- _Cosa fare_:
1: Nel brano sull'evangelizzazione, di che cosa ha bisogno il mondo secondo Paolo VI?
2: Riporta dal brano sull'evangelizzazione il passo compreso tra "Evangelizzare, allora, non" e "di Dio Padre.", estremi inclusi.

- _Brano scelto_:
──────

La gente oggi credo che abbia bisogno di questo da un cristiano: sapere che almeno lui crede che c’è Qualcuno che ci sta vicino! Dio si è fatto nostro compagno di vita e continua a farlo tramite una sorella, un amico, la moglie, i figli, un sacerdote, qualcuno che sia capace di ascolto, di una parola di speranza, dimostri un briciolo di fede.

Evangelizzare è tornare all’origine della propria fede e chiedersi per Chi viviamo, per chi dedichiamo tempo, in cosa crediamo, cosa speriamo, qui e ora, non nell’aldilà. Non sono riunioni, catechesi, incontri, parole: quelle servono a confrontarsi e crescere, educano a pensare, approfondire la fede: sono necessarie se e solo se annunciano il Vangelo che è Gesù Cristo, che è la sua vita d’amore nello Spirito insieme al Padre.

Paolo VI diceva che il mondo non ha bisogno di maestri ma di testimoni; prima ancora san Francesco ricordava ai suoi fratelli che si può evangelizzare dopo anche a parole, solo se viene richiesto, perché è la tua vita che deve spingere chi incontri a chiederti esplicitamente conto dei tuoi gesti. Solo allora puoi metterti a spiegare a parole chi sia Gesù e cosa sia il Vangelo!

Evangelizzare, allora, non mi deve far chiedere quali iniziative mettere in campo, come convertire gli altri o come far capire agli altri cosa debbano o non debbano fare per essere buoni cristiani, come devono cambiare perché non hanno capito nulla della vita.

Evangelizzare è tornare a chiedermi se sono una donna di Gioia, Speranza, Fede, Carità; qual è la Buona Notizia che attendo io per la mia vita, quale novità è venuto a portare Gesù Cristo per ME, cos’è per me il Vangelo, e solo in un secondo momento come posso condividere con gli altri (che magari vivono più di me un momento umanamente terribile) la mia semplice fede e la gioia che ricevo dalla presenza dello Spirito.

Evangelizzare è oggi sinodalità cioè diventare compagni di strada, camminare insieme, condividere gioie e dolori con i fratelli e sorelle, nel nome di Gesù, uomo come noi, Figlio di Dio Padre.

──────

- _Dati di seguito_:
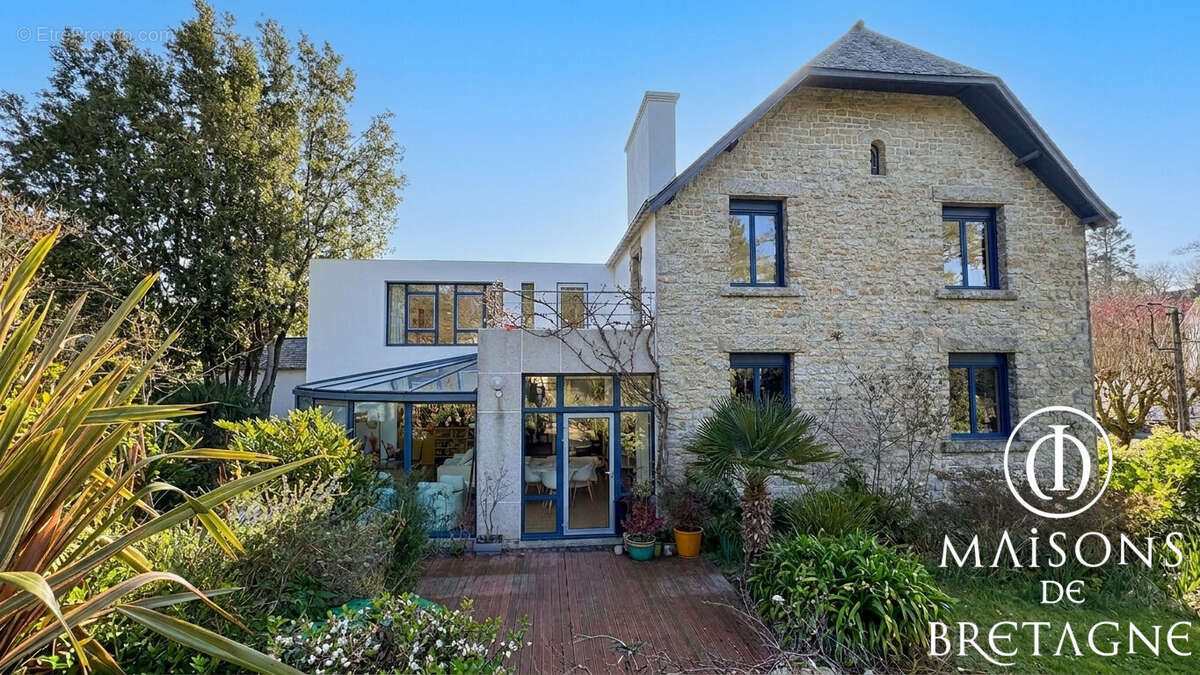 Maison à PONT-AVEN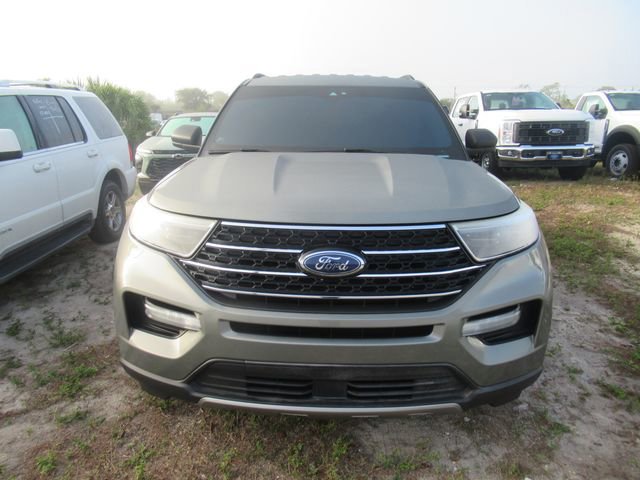 Certified 2020 Ford Explorer XLT w/ Equipment Group 202A image 4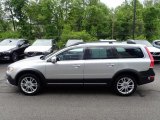 2016 Volvo XC70 T5 AWD Exterior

──────

- _Risposte ai compiti_:
1: Secondo Paolo VI il mondo non ha bisogno di maestri ma di testimoni.

2:
Evangelizzare, allora, non mi deve far chiedere quali iniziative mettere in campo, come convertire gli altri o come far capire agli altri cosa debbano o non debbano fare per essere buoni cristiani, come devono cambiare perché non hanno capito nulla della vita.

Evangelizzare è tornare a chiedermi se sono una donna di Gioia, Speranza, Fede, Carità; qual è la Buona Notizia che attendo io per la mia vita, quale novità è venuto a portare Gesù Cristo per ME, cos’è per me il Vangelo, e solo in un secondo momento come posso condividere con gli altri (che magari vivono più di me un momento umanamente terribile) la mia semplice fede e la gioia che ricevo dalla presenza dello Spirito.

Evangelizzare è oggi sinodalità cioè diventare compagni di strada, camminare insieme, condividere gioie e dolori con i fratelli e sorelle, nel nome di Gesù, uomo come noi, Figlio di Dio Padre.